Perhaps the most sinister aspect is that it captures the energy of activism, which adopts the ideological canons and builds the same dystopian constructs, on the premise that they are now operated by the good guys, as if an Open Source cage is anything but a cage. The underlying fallacy, that the power will be used only for good purposes, becomes obvious always too late, when the energy and trust have been exhausted. Thus the useful idiots complete the ecosystem and seal it against the alternatives.
...Almost every single ’app’ and ’web site’ is based on this paradigm. There is a server and there are thousands/millions/billions ’clients’. The underlying motivation is that the owner of the server has control over multitudes of clients. The edge equipment owners themselves do not need this centralization any more than San Francisco residents need to pass Market/Van Ness every time they go to the grocery store, but they have little choice. This is considered normal - from dreams of every startup that few will make and operate something that billions will use, to schools where engineers learn to make servers work and to make clients work.

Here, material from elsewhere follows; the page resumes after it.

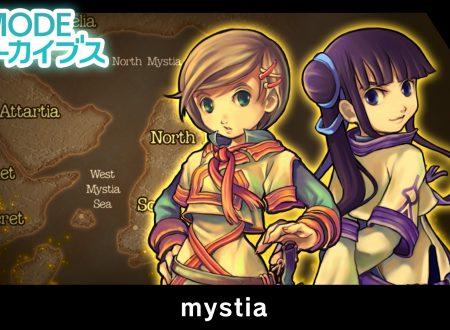 G-Mode Archives 14: Mystia, uno sguardo in video al titolo dai Nintendo Switch nipponici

"" On 12/4/18, 16:04, Emery Hemingway wrote:
To quote Melvin Conway, "organizations which design systems ... are constrained to produce designs which are copies of the communication structures of these organizations"[1]. For this reason teams that develop security software are willing to operate as isolated individuals under the rule of a dictator to produce software that operates under total control of the user. Conversly, Facebook built the worlds largest open office[2] because its goal is to produce pervasive software without form or boundary. Producing progressive social software will take a body of designers to define the structure and flow of interactions between users in abstract terms. This body will need to restructure itself to reflect successive design iterations. Implementation of course requires engineers, but engineers need to organize themselves differently from social designers for purely technical reasons. Unfortunetly it is simply not practical to gather engineers, designers, and users under the same organizational principles.